== WORK REQUEST ==
This exercise calls for the data below to be retyped exactly, minus any images.

(Pictures with short captions)
Content starts

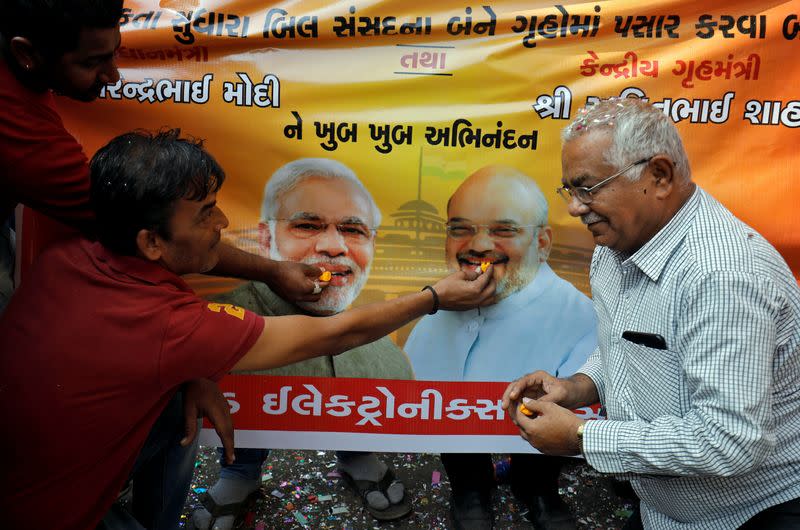 People, who claim to have migrated from Pakistan's Sindh Province, offer sweets to images of India's PM Modi and Home Minister Shah during celebrations after India's parliament passed a Citizenship Amendment Bill, in Ahmedabad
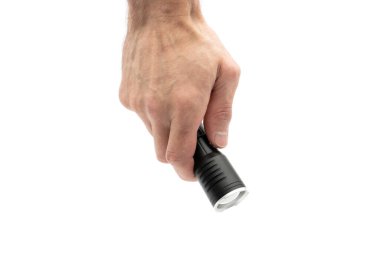 Male hand holding a black metal flashlight, isolated on white.
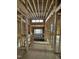 Hallway view of home's garage entrance and large window at 504 Colvard Woods Way Way, Durham, NC 27713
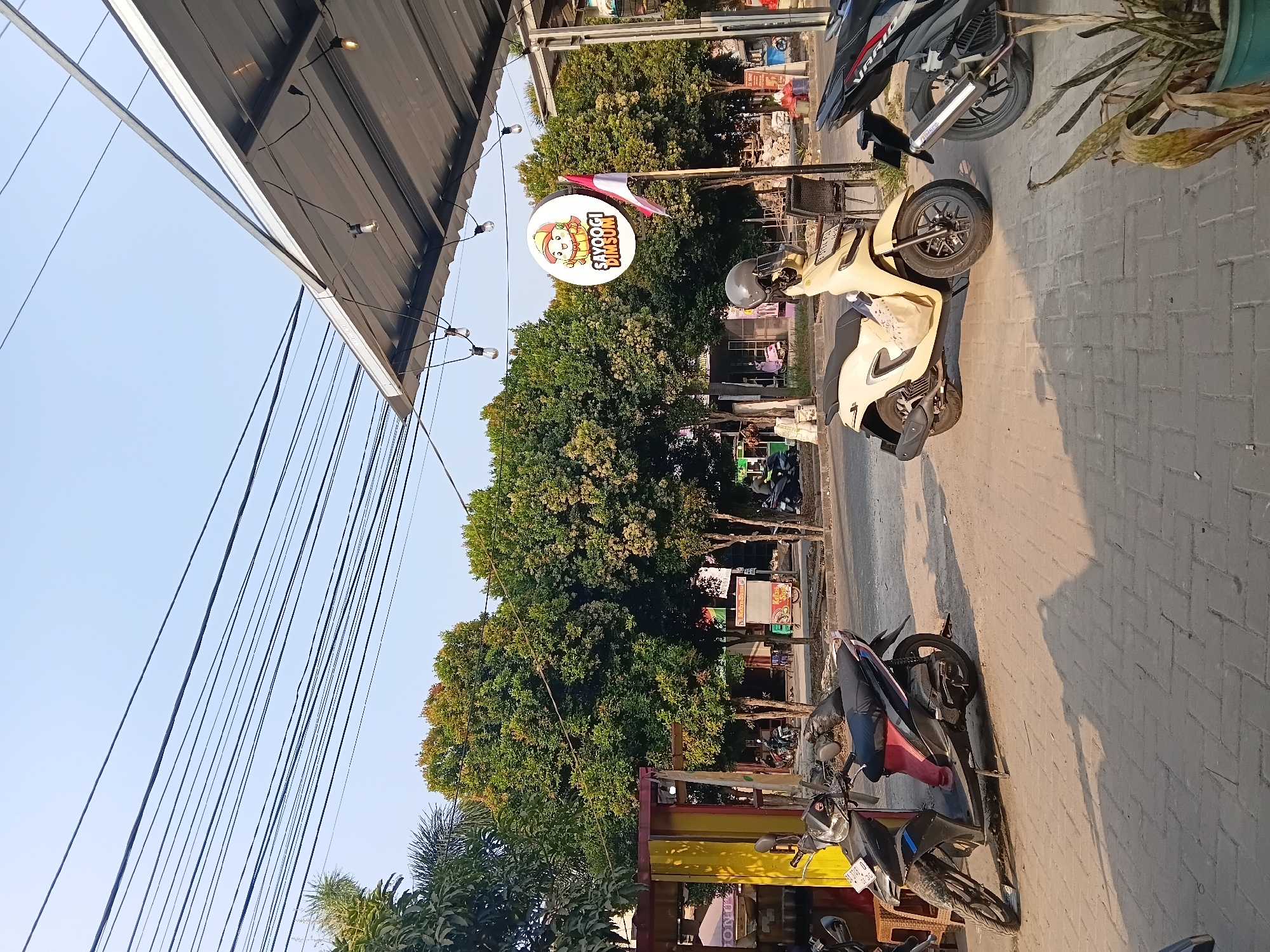 In the city of Wibawamulya, Indonesia, a roadside scene unfolds under a clear, bright sky. Multiple black electrical wires crisscross the upper portion of the frame, casting thin shadows. A corrugated metal awning extends from the right side of the image, supported by a silver metal beam, and strung with several bare lightbulbs.
Below the awning, a round, white sign with a cartoon character and the text "SAYOOGI DIMSUM" is illuminated. A small Indonesian flag flutters from a pole next to the sign. The foreground is paved with interlocking brick pavers, upon which three motorbikes are parked. The leftmost motorbike is black, with a red seat cover and a license plate visible. The middle motorbike is cream-colored, with a black seat and a helmet resting on it. A shopping bag is attached to the front of this motorbike. The rightmost motorbike is black, with a silver exhaust pipe.
Behind the motorbikes, a street is visible with more trees lining the other side. A yellow and red structure stands on the left, possibly a food stall. Further down the street, other buildings and more trees can be seen. The overall atmosphere is that of a casual, possibly commercial area during daylight hours, with shadows indicating the sun is at a moderate angle. No people are clearly visible in the image, though there are hints of activity in the background. A potted plant with dried leaves sits in the lower right corner of the frame.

Content ends

== YOUR RESPONSE ==
 People, who claim to have migrated from Pakistan's Sindh Province, offer sweets to images of India's PM Modi and Home Minister Shah during celebrations after India's parliament passed a Citizenship Amendment Bill, in Ahmedabad
 Male hand holding a black metal flashlight, isolated on white.
 Hallway view of home's garage entrance and large window at 504 Colvard Woods Way Way, Durham, NC 27713
 In the city of Wibawamulya, Indonesia, a roadside scene unfolds under a clear, bright sky. Multiple black electrical wires crisscross the upper portion of the frame, casting thin shadows. A corrugated metal awning extends from the right side of the image, supported by a silver metal beam, and strung with several bare lightbulbs.
Below the awning, a round, white sign with a cartoon character and the text "SAYOOGI DIMSUM" is illuminated. A small Indonesian flag flutters from a pole next to the sign. The foreground is paved with interlocking brick pavers, upon which three motorbikes are parked. The leftmost motorbike is black, with a red seat cover and a license plate visible. The middle motorbike is cream-colored, with a black seat and a helmet resting on it. A shopping bag is attached to the front of this motorbike. The rightmost motorbike is black, with a silver exhaust pipe.
Behind the motorbikes, a street is visible with more trees lining the other side. A yellow and red structure stands on the left, possibly a food stall. Further down the street, other buildings and more trees can be seen. The overall atmosphere is that of a casual, possibly commercial area during daylight hours, with shadows indicating the sun is at a moderate angle. No people are clearly visible in the image, though there are hints of activity in the background. A potted plant with dried leaves sits in the lower right corner of the frame.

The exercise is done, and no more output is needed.